I faced similar decision in the past and end up going for PAVER patio although it has not been materialized yet.... but I think this is the way to go if it is not too many steps... in your case... 4 or 5 step is not... you can use longer tread and landing etc. to make steps look nice... there are so many design you can go with....

for Deck... I don't like the fact that it requires maintenance and it's look will kind of look worse and worse over time.... whereas Paver patio looks are almost not changed much over time.... and there are so many variaty of design you can go with.....


----------



## meth (Apr 22, 2008)

Thanks - I am certainly leaning towards the paver option - I know I need to do some homework regarding costs, etc - however any idea of the estimated s/f costs of pavers installed? I have 400-450 s/f.

I will end up putting the composite on my front porch and leave the back for pavers


----------



## KUIPORNG (Jan 11, 2006)

*cost in Toronto*



meth said:


> Thanks - I am certainly leaning towards the paver option - I know I need to do some homework regarding costs, etc - however any idea of the estimated s/f costs of pavers installed? I have 400-450 s/f.
> 
> I will end up putting the composite on my front porch and leave the back for pavers


cost in Toronto would range from $4500 to $5500 I would think base on the quote experience I got from two different contractors...
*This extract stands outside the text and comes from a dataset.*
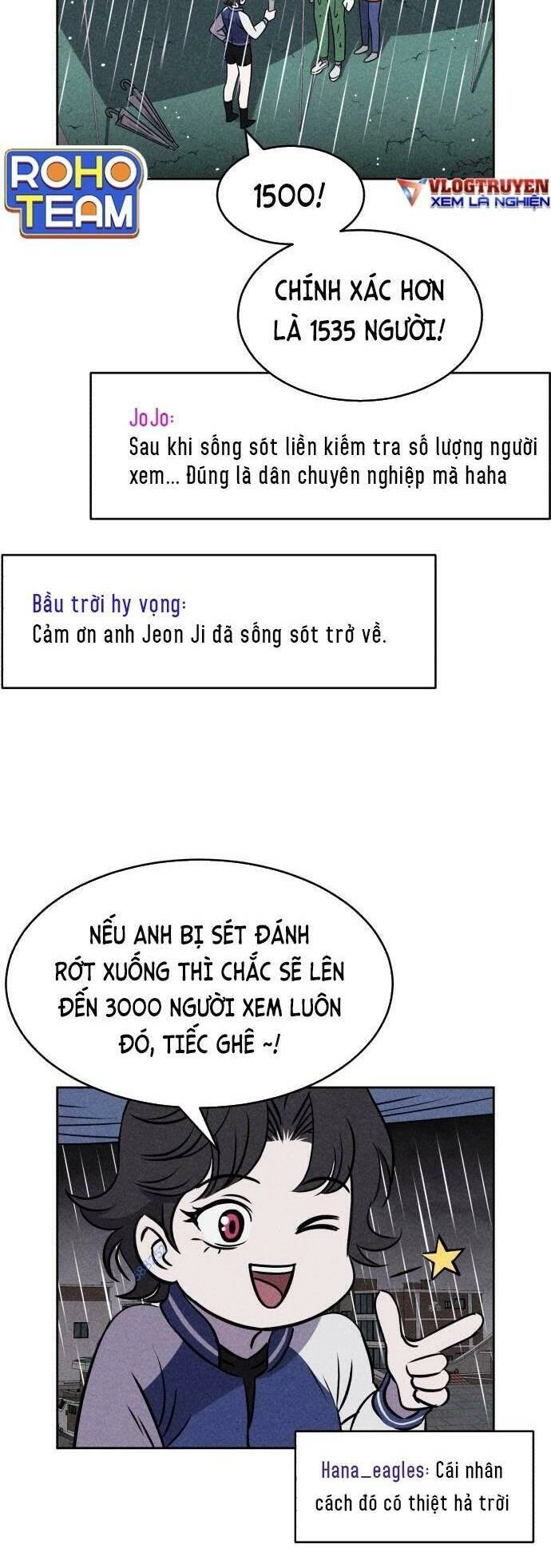 Óc Chó Toàn Năng Chapter 23 - 56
the one I had is $10 per sq. ft approx which I heard is a really good deal... but don't know if he will have time to do mine because he promise to start after 10 days and I kind of wait and see....


----------



## meth (Apr 22, 2008)

10.00 per s/f seems pretty fair, I was guessing it would be in the $16-$18 range, if I can find someone for that price I would do it immediately.


----------



## ACan (May 24, 2008)

*fire pit*

You can also add some decorative material for your deck.
go and visit http://www.exteriorguide.com/Solar-Lights.html


----------



## Allison1888 (Mar 16, 2008)

I would go with a patio -- it gives you many more landscaping options for making the patio blend in with the surrounding yard. The steps could be wide steps that helps make that change in grade more seamless. We did a (real) brick patio for about $12 per square foot. Good luck!


----------



## eric890 (May 25, 2008)

Yeah I think that the patio option would be the preferable choice if you're looking for something low maintenance. I redid mine about five years ago and it came out to about $10 a square foot so it wasn't bad at all.


----------